Le sang d'or du prophète et celui du martyr
Sont mêlés à ce flux où circule la vie
Que la veine contient pour mieux le repartir
Mais le sang à la tempe assène : orgueil, envie.

La venelle à notre oeil bat des temps de mépris
Dans le dernier métro, au milieu des racailles ;
C'est un meurtre où un viol : le fantasme entrepris,
Et nous fuyons au bruit des freins contre les rails.

Et nous croisons un sac enveloppant un homme
Qui mâchouille sa vie et ses derniers espoirs,
Certes l'hiver est là mais nous faisons tout comme
Si il était de feu et qu'il vivrait ce soir.

Notre route est ainsi et l'oeillet de bêtise
Nous fait continuer droit et sans direction
Autre que notre nez et toutes nos hantises
S'en vont ou s'atténuent dans nos télévisions.

Là nous pouvons haïr en toute liberté!
Ah! Le politicard! A mort le pédophile!
Nous jugeons par nos yeux, nos propres vérités
Nous servent de réel et nos haines s'effilent.

Tout cela sans penser qu'à quelques anecdotes,
Qu'à quelques drames, qu'à quelques ravissements
Que la vie au hasard fait jaillir de sa hotte
Nous aurions pour ceux là de l'attendrissement.

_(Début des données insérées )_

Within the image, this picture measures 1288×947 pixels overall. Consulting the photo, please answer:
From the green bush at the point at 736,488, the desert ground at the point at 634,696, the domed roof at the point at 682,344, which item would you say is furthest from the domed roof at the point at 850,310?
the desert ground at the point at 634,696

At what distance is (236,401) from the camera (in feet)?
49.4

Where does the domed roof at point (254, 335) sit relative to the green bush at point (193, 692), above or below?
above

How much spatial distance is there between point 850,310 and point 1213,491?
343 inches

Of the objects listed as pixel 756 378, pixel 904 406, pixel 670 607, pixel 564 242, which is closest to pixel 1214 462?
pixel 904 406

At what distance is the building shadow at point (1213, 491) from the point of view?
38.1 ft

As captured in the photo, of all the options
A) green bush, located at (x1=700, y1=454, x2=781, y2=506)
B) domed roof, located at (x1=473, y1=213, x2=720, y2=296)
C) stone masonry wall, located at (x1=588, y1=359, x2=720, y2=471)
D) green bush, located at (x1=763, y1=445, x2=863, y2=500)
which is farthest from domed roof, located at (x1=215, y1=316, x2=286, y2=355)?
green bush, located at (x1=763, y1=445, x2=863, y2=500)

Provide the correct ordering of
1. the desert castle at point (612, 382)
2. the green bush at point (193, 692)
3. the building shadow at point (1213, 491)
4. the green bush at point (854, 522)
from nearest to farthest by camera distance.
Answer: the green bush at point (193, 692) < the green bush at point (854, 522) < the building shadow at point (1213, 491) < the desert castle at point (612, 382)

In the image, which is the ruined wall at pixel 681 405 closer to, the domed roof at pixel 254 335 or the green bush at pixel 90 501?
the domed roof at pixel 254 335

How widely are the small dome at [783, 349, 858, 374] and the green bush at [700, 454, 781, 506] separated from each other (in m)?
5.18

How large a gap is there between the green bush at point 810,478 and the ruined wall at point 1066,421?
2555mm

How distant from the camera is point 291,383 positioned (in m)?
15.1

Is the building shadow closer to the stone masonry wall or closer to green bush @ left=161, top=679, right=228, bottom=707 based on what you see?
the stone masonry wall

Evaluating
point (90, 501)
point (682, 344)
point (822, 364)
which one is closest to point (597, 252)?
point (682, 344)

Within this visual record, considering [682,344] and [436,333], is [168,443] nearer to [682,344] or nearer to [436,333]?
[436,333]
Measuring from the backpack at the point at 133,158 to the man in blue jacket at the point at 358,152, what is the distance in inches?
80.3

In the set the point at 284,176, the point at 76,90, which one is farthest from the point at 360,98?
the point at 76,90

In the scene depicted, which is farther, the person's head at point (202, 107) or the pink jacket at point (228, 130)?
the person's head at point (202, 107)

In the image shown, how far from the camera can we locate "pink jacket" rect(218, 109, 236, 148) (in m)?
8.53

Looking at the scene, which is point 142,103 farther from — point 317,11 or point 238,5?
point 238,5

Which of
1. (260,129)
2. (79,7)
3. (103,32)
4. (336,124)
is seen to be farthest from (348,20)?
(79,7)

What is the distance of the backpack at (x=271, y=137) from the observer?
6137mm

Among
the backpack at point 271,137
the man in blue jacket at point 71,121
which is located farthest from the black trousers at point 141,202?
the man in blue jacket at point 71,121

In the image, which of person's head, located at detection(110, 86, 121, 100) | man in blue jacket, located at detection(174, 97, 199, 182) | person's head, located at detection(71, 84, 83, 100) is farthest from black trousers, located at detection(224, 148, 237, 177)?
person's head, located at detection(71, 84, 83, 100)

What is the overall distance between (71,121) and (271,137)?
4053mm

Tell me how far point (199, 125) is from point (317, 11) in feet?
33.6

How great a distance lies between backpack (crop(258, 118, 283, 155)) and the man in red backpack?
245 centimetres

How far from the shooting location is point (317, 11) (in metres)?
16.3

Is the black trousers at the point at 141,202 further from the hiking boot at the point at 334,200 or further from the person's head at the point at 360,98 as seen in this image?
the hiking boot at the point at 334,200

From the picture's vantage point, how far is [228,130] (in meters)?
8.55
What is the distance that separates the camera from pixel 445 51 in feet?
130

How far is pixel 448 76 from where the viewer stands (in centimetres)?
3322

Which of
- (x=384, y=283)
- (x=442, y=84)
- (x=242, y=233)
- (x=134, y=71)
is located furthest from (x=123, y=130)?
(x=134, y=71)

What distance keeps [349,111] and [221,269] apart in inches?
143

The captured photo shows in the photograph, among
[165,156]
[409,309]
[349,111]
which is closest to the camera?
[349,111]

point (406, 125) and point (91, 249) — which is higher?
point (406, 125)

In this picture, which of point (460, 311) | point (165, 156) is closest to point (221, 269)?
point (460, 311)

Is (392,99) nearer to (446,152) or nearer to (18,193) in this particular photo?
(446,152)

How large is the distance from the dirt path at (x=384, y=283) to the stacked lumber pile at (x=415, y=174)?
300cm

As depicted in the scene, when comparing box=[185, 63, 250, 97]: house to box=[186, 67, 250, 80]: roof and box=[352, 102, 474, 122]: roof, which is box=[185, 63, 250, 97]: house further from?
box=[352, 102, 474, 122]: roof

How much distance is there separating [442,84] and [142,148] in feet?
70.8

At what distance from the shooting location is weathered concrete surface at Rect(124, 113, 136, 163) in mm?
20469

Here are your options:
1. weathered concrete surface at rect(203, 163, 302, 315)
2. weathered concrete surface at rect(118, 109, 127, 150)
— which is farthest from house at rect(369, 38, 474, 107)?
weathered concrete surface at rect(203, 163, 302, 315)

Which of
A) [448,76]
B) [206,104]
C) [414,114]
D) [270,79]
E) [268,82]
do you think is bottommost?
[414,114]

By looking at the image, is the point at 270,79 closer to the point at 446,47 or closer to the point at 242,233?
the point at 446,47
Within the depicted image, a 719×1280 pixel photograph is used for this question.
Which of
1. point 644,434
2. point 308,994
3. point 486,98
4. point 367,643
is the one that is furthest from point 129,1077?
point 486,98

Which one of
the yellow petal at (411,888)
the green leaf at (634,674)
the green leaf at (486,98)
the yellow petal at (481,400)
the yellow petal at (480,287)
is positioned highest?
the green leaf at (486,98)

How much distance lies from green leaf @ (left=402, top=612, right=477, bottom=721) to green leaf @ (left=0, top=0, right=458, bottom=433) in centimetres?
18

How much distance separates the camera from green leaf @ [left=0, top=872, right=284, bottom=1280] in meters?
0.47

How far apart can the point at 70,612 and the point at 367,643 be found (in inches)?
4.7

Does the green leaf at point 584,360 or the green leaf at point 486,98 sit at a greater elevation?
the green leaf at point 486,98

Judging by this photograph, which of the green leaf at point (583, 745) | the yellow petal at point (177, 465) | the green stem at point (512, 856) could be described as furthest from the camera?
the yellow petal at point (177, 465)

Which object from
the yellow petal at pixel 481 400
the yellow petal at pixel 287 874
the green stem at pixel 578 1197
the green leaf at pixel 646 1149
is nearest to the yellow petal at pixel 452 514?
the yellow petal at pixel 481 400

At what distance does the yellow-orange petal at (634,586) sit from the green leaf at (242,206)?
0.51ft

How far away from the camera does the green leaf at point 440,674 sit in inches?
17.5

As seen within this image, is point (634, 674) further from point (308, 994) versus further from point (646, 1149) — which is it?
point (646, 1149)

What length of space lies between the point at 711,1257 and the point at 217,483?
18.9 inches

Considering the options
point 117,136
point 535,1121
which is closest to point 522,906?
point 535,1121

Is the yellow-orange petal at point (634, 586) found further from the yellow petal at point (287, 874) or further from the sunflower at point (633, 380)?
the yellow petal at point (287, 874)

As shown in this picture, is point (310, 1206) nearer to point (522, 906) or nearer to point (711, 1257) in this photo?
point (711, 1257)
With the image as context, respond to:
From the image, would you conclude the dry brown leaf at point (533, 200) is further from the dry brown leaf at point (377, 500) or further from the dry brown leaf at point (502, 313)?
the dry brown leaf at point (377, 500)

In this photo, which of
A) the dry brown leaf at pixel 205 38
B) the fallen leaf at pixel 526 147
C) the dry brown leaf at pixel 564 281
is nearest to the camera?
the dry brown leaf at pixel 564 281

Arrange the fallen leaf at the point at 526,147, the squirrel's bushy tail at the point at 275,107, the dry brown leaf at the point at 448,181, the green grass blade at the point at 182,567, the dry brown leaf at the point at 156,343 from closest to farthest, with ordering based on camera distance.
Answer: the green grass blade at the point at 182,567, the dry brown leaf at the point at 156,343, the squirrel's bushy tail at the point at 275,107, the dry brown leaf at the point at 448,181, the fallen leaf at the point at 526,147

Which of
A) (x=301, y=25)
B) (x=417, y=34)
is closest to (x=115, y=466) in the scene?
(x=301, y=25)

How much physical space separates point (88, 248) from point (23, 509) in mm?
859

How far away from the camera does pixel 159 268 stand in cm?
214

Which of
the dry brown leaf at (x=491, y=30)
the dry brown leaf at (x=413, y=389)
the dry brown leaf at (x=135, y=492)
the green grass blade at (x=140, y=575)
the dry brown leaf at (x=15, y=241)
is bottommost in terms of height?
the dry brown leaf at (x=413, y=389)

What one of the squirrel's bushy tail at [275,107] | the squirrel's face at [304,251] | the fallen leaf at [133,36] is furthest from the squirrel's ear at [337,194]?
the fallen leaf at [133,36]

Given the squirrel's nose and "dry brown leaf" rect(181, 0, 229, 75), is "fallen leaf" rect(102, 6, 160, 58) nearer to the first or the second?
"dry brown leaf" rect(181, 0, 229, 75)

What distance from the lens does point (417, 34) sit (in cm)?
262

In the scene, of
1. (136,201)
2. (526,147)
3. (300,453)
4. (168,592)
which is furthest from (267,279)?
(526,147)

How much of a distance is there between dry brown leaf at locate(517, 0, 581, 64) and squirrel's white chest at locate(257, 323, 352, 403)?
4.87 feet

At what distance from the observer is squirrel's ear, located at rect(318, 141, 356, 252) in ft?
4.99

Nous pourrions être de ceux que l'on veut voir morts,
Nous pourrions être de ceux que l'on voit mourants,
Nous pourrions être de ceux qui portent le tort,
Le lourd fardeau d’autrui, la croix du différent.

Mais nous nous obstinons au vulgaire mépris ;
Ce chemin dédaigneux aux pavés délicats,
Ou à stagner au seuil des portes de l’esprit,
Ou à l’hypocrisie ; dans le meilleur des cas.

Nous aimons nos nombrils et leurs courbes plissées
Plus que tous les enfants des peuples en détresse,
Qu’en être nous pourrions ne vient pas hérisser
D’un long frisson d’effroi nos flambeaux de paresse.

Alors juste un instant, juste pour ce poème,
Q’un peu de compassion et pour tous les humains ;
Les souffrants, les vicieux, les communs, les bohèmes,
Se mêle à votre sang, de vos pieds à vos mains.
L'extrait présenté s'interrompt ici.